O número de pessoas ocupadas chegou a 103,3 milhões, o maior patamar já registrado pela pesquisa. Entre os empregados com carteira assinada, excluindo os trabalhadores domésticos, o contingente alcançou 39,4 milhões, também recorde da série histórica.
Por outro lado, o número de trabalhadores sem carteira assinada chegou a 13,8 milhões, alta de 3,6% em relação ao trimestre encerrado em abril. Isso representa 477 mil pessoas a mais nessa condição.
O contingente de pessoas desocupadas ficou em 5,8 milhões, uma redução de 503 mil pessoas, ou 8%, na comparação com o trimestre anterior.
Mesmo com a queda do desemprego, a taxa de informalidade aumentou de 37,2% para 37,5%. O indicador inclui trabalhadores sem carteira assinada, além de trabalhadores por conta própria e empregadores que não possuem CNPJ.
A população desalentada, formada por pessoas que deixaram de procurar emprego por acreditar que não conseguiriam uma vaga, somou 2,3 milhões. O número representa uma queda de 9,7% em relação ao trimestre anterior.
Rendimento
O rendimento médio do trabalhador ficou em R$ 3.762, uma redução de 0,7% em relação ao trimestre encerrado em abril. De acordo com o IBGE, a variação é considerada estatisticamente estável.
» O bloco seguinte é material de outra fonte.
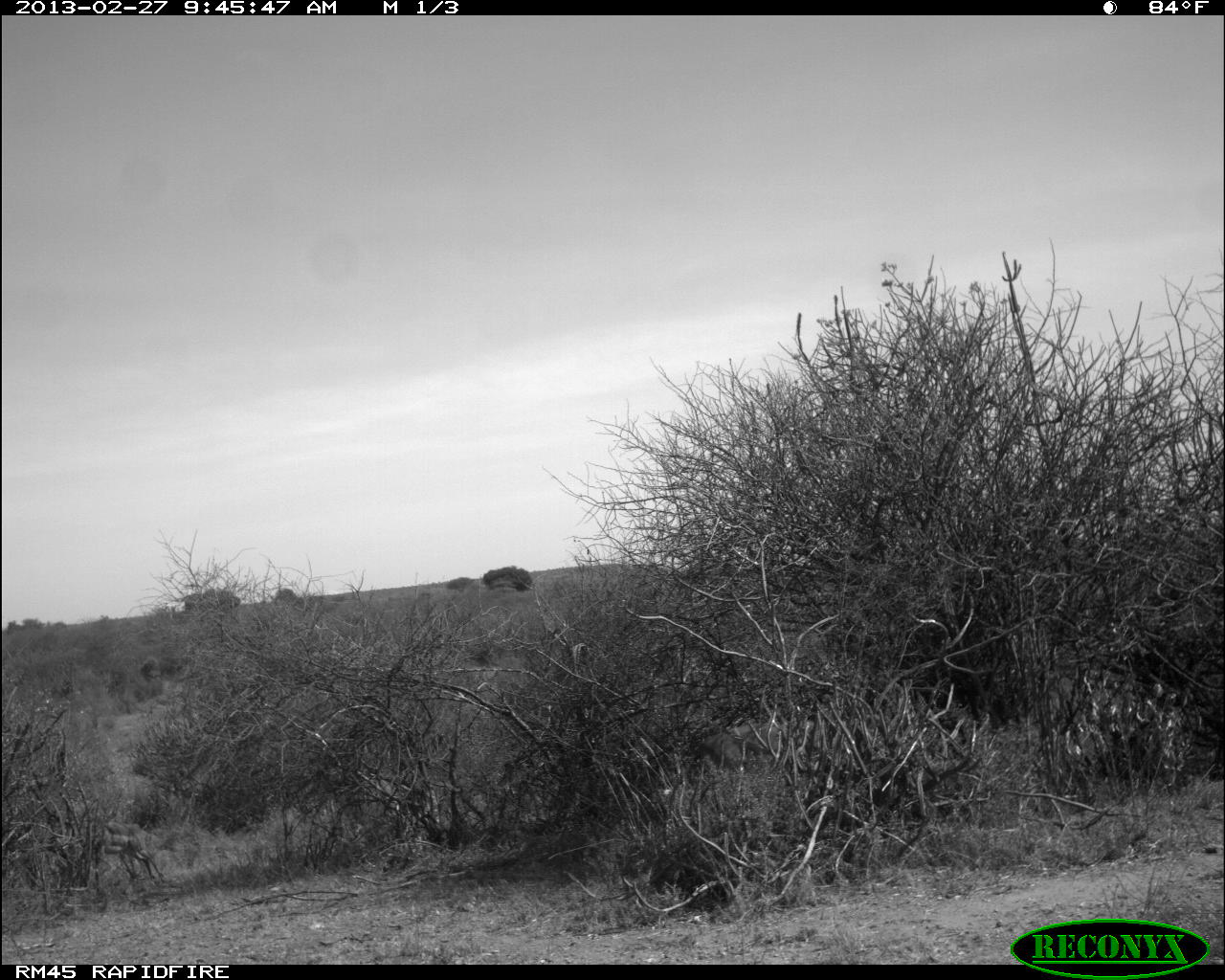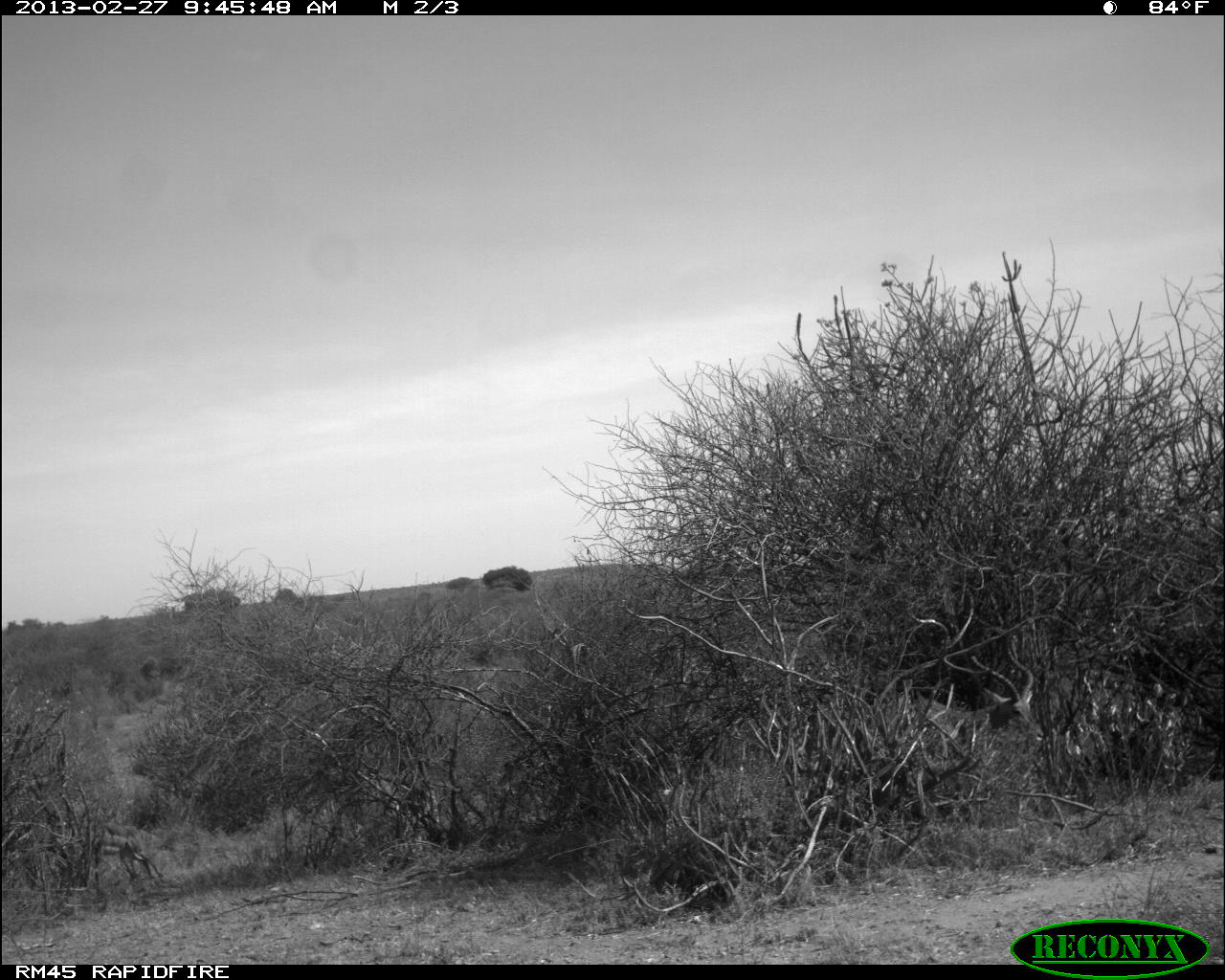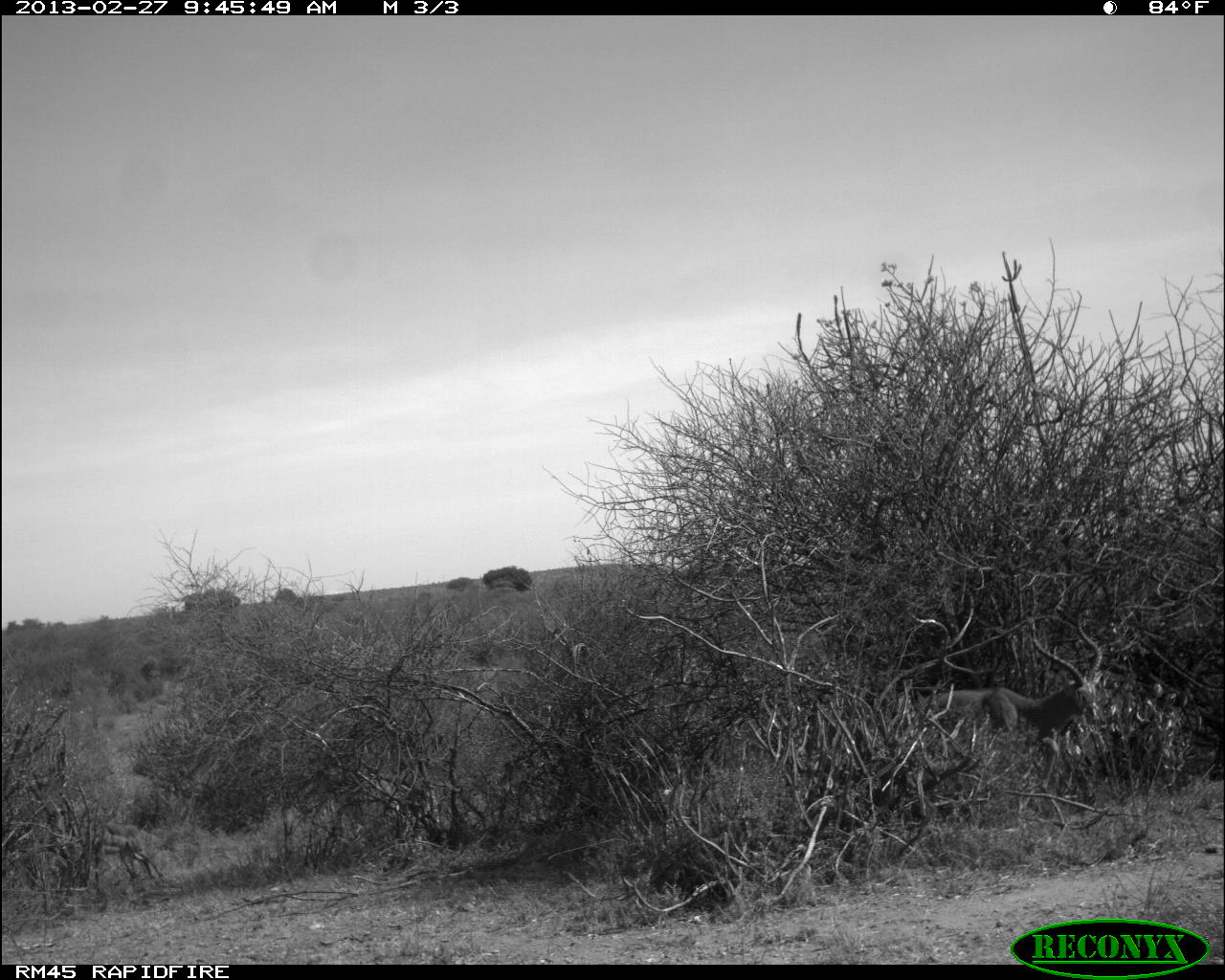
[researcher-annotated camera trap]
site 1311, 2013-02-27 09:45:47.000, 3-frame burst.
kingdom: Animalia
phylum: Chordata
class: Mammalia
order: Artiodactyla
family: Bovidae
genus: Aepyceros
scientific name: Aepyceros melampus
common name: impala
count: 2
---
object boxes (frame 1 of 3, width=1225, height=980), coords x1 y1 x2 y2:
aepyceros melampus: 95 821 162 881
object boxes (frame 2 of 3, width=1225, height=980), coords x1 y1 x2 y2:
aepyceros melampus: 93 823 163 881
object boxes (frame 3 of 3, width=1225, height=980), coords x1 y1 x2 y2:
aepyceros melampus: 50 803 164 881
A Pnad Contínua considera a população com 14 anos ou mais e abrange diferentes formas de ocupação, incluindo trabalhadores com e sem carteira assinada, temporários e autônomos.
Para ser considerada desocupada, a pessoa precisa estar sem trabalho e ter procurado efetivamente uma vaga nos 30 dias anteriores à pesquisa. O levantamento é realizado em aproximadamente 211 mil domicílios de todos os estados e do Distrito Federal.
A menor taxa de desemprego de toda a série histórica continua sendo os 5,1% registrados no trimestre encerrado em dezembro de 2025. Já o maior índice foi de 14,9%, observado nos trimestres encerrados em setembro de 2020 e março de 2021, durante a pandemia de Covid-19.